Restate word for word the section of the entries that opens at the line containing "estee lauder pleasures for men" and closes at the line containing "Contrast Stripe Dress by Slate & Willow", both lines kept, pictures dropped.

━━━━━ Exercise input

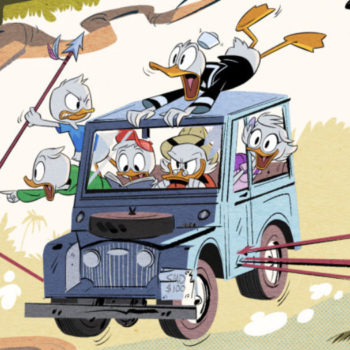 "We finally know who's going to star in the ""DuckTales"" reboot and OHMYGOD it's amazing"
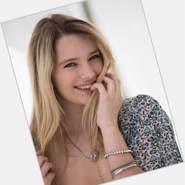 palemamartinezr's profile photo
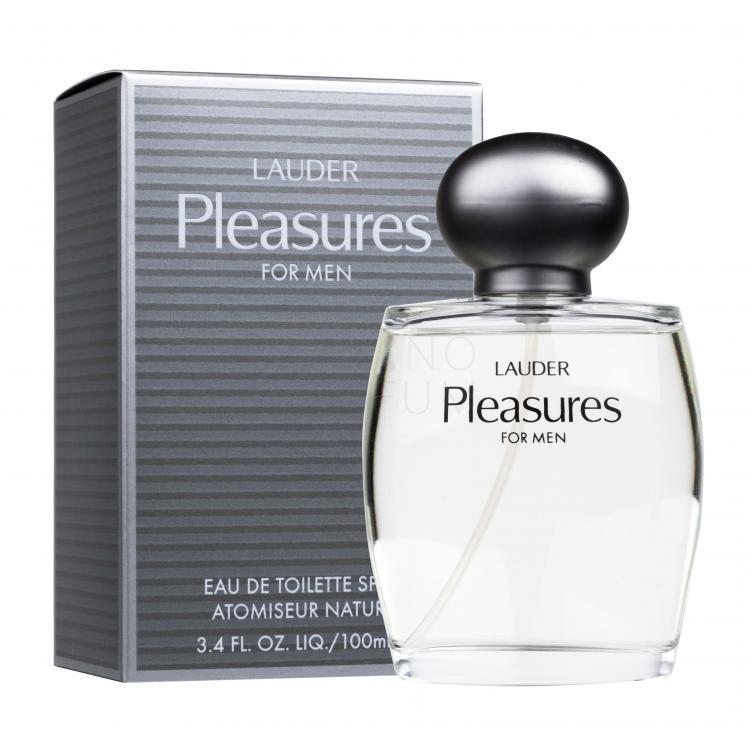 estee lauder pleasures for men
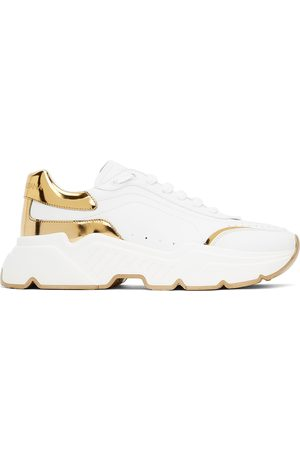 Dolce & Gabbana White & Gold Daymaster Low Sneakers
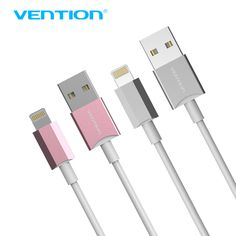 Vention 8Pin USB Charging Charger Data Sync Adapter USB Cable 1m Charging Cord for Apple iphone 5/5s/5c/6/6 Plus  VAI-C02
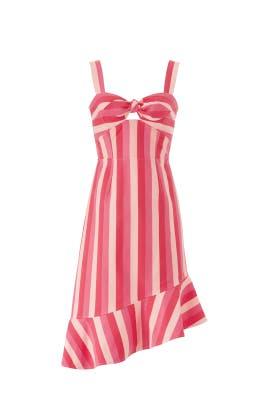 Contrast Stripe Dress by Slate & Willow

━━━━━━━━━━
━━━━━ Exercise input

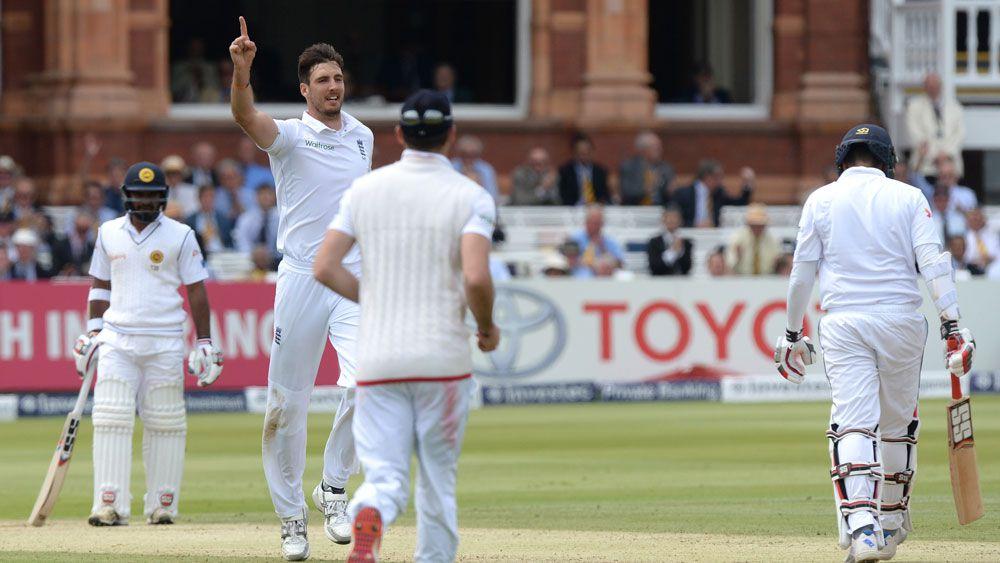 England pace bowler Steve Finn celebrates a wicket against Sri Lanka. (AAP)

━━━━━━━━━━
━━━━━ Exercise input

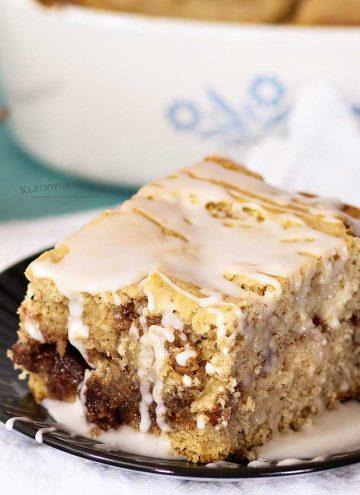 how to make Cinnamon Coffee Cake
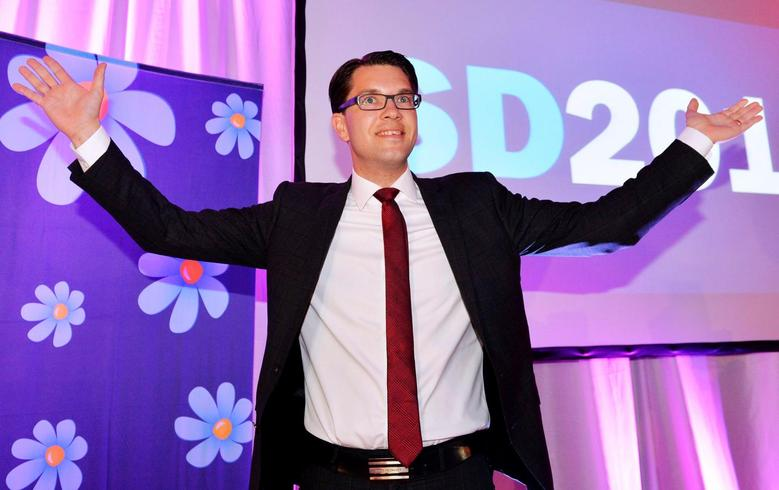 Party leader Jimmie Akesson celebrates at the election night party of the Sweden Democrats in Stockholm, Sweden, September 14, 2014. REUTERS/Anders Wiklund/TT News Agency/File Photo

━━━━━━━━━━

--- Answer section ---
 estee lauder pleasures for men
 Dolce & Gabbana White & Gold Daymaster Low Sneakers
 Vention 8Pin USB Charging Charger Data Sync Adapter USB Cable 1m Charging Cord for Apple iphone 5/5s/5c/6/6 Plus  VAI-C02
 Contrast Stripe Dress by Slate & Willow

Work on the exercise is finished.